Participants foresee that the treaty will boost business, according to a survey conducted during the 2nd Brazil-Canada Economic Forum

By Silvia Pimentel

A survey carried out during the 2nd Economic Forum of the CCBC (Chamber of Commerce Brazil-Canada) showed that 89% of participants believe that the conclusion of the Free Trade Agreement between Mercosur and Canada will influence their business. Regarding expectations for the signing of the Agreement, more than half of those interviewed (51%) are optimistic about the conclusion of the negotiations. For 38%, the agreement should not come to fruition in the coming years.

The Mercosur-Canada Agreement was one of the topics discussed during the event, held on June 11th in person and online, and was attended by more than 150 people, most of whom were businesspeople with business in Canada and interested in establishing relationships trade with the country, the 10th largest destination for Brazil’s exports.

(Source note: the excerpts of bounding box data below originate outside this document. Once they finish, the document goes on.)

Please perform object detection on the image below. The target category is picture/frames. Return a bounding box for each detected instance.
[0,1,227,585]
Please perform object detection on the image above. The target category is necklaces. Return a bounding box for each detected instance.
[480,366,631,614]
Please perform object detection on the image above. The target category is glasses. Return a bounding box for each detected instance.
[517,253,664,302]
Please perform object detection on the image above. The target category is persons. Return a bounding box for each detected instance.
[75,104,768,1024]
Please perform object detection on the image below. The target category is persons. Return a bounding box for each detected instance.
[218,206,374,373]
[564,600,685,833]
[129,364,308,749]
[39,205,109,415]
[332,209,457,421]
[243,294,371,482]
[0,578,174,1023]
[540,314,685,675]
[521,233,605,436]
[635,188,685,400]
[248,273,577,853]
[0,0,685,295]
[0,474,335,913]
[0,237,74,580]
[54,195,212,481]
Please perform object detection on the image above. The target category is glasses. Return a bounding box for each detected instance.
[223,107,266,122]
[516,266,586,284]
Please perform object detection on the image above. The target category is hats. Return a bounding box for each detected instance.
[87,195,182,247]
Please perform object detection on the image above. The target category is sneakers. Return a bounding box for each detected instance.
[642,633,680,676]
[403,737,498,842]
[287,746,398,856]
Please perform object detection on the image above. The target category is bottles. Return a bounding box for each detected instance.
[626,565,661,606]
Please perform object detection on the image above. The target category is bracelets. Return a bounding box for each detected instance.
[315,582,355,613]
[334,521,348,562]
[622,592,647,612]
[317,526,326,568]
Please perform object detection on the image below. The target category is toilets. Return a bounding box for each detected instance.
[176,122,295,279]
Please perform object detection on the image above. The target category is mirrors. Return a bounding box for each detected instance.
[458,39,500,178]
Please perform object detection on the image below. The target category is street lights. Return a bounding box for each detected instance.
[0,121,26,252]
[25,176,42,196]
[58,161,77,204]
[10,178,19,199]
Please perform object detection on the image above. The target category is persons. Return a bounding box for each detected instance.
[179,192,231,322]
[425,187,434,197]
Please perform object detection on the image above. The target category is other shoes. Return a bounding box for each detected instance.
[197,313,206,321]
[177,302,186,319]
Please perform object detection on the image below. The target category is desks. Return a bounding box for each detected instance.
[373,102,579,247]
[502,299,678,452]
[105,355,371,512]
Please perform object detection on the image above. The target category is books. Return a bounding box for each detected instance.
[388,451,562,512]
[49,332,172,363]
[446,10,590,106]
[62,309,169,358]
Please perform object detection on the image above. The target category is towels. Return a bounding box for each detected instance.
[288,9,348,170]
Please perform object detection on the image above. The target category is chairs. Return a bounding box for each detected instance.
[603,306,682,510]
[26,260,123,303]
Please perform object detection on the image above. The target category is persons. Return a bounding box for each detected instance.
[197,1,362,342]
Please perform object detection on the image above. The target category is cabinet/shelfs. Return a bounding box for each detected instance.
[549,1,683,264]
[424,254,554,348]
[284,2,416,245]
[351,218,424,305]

The importance of its implementation was highlighted by Constanza Negri Biasutti, manager of International Trade and Integration at the National Confederation of Industry (CNI), during the panel “Bilateral Trade: opportunities and challenges”. According to her, this commercial partnership is particularly relevant for Brazilian industry, which has been losing its share of GDP (Gross Domestic Product) and exports more sharply than in other countries.

“Calculations made by the CNI show that access to global exports would jump from a share of 8% to 11% with the finalization of the Mercosur-Canada Agreement”, she informed. Another important survey that highlights the importance of this commercial relationship is that for every R$1 billion exported by Brazil to Canada, 20 thousand jobs are created. “This number does not differ much from the jobs generated when we look at exports to the European Union”, she compared.

In an optimistic view, Constanza emphasized that there is clear interest from the industry and great expectations for negotiations to progress and the agreement to finally come to fruition. “We would like to understand a little more about what the Brazilian private sector, in conjunction with the Canadian private sector, can do to speed up these negotiations and, with that, explore new potential,” she said.

Participants during the 2nd Brazil-Canada Economic Forum promoted by CCBC

Investments and economy

According to the survey, encouraging investments in the Agreement negotiations should be a priority for 66% of those interviewed, behind opening up to agribusiness products with the review of export quotas (17%).

The survey also captured perceptions about the main barriers that hinder the growth of international business. In this case, 39% cited political and economic instability. For 22%, the biggest obstacle is legal uncertainty, followed by the tax burden, highlighted by 17% of respondents.

Regarding expectations regarding the Brazilian economy, 47% of those interviewed envisage positive reactions in the coming months, compared to 37% who responded that they were pessimistic. For 17%, there will be no improvement or worsening.

Present at the event, the economist and former president of Insper, Marcos Lisboa, outlined an overview of the Brazilian economy over the years, historically marked by falls and rises in GDP (Gross Domestic Product). “The private sector is not paying attention to the high volatility of the Brazilian economy and, as a result, looks at investment with a focus on average return and does not take care of tail risk,” he said.